Yes, a key can lie forever in the place where the locksmith left it, and never be used to open the lock the master forged it for.

— Ludwig Wittgenstein


All is in flux, even under the hand that writes that flux into being, since the uncertainty of the imagined world is a part of this world. Flux always finds a way in. Temptation lies in attempting to tame this flux, through meanderings rather than falls, miraculous preservations rather than tragic ruin. Through a sacrifice of time and thought, readers invest themselves into specific characters, hoping that foreshadowed dangers are perceived and the keys left by the writer’s words are used before dissolving in their hand. Of course, writers often raise the stakes for the sake of the stakes, engineering danger upon danger, with so many ‘Redshirts’ in disguise that only the most word-costly protagonist will make it out alive, at least, until the climax. Story depth levels out into a fallow field. Keys lead to salvation and doom, but keys often open a door into the next step, rather than into another realm. Locks are the rarities in a world full of too many keys, those hermetically-sealed ‘doors’ that lie in every word, the letters of those words, the words before and those to come, the subtext of the subtext and the words that were never written.

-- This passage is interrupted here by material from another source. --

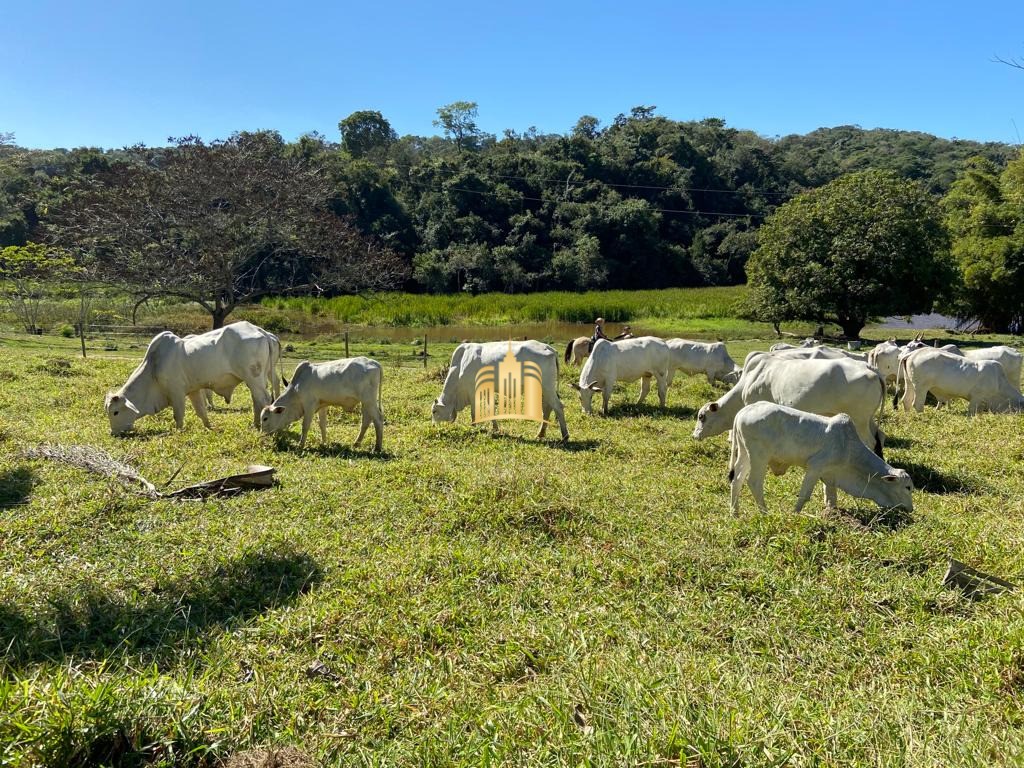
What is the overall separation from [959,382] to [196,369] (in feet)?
42.3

How hard I find it to see what is right in front of my eyes!

— Ludwig Wittgenstein


From pulp to Classic, characters are composed of the symbols that fail them. We are composed of the cells that fail us. While human cells regenerate, they also morph and die off, until the singularity of death comes. Words always fail, since nothing can do more than metaphysically point at the hyper-complexity of every glance, every sound, touch and smell. Every single word betrays a character. And yet, every single word carries them along, like the untrustworthy guide through the cursed woods. There is no choice. When characters are already climbing, dashing, falling, squeezing and sliding along the many letters that constitute every page of the many pages of a book, they begin as we do, screaming that they have found themselves in a clutter of vague signifiers, far more daunting than Mirkwood. Keys are only as meaningful as the locks they open, just as words only have meaning in where they take us. A hidden lock might be drifting right in front of a character’s eyes, or looming at the top of Mount Doom, but keys that open things through simply ‘being’ are no keys at all, only devices, quickly disposed of and as common as plastic bottles at the bottom of the ocean.


Whoever cannot seek

The unforeseen sees nothing,

For the known way

Is an impasse.

— Heraclitus


To give in to the flux of the world would result in a page dripping with ink, words upon words, in an impasto of darkness. Just as the characters struggle through every single letter composing them, so the writer delves into the flux and attempts to find a way to hidden locks and hope the infinite keys of language might open one, if the writer even finds it. All along the way, in every direction imaginable and beyond, there are ways out. Language is a labyrinth with countless escapes, but only through the sacrifice of the story, through cliche and shiny artifice. The tricky thing is, finding a way to remain in that labyrinth. A universe of neuronic stars ignite with every movement of the writer’s hand(s). In that dizzying display in the darkness of synaptic firings, a lock is waiting to be found. The singular key is in those hands, but so are all the rest, ready to find a way out and dissolve back into nothing.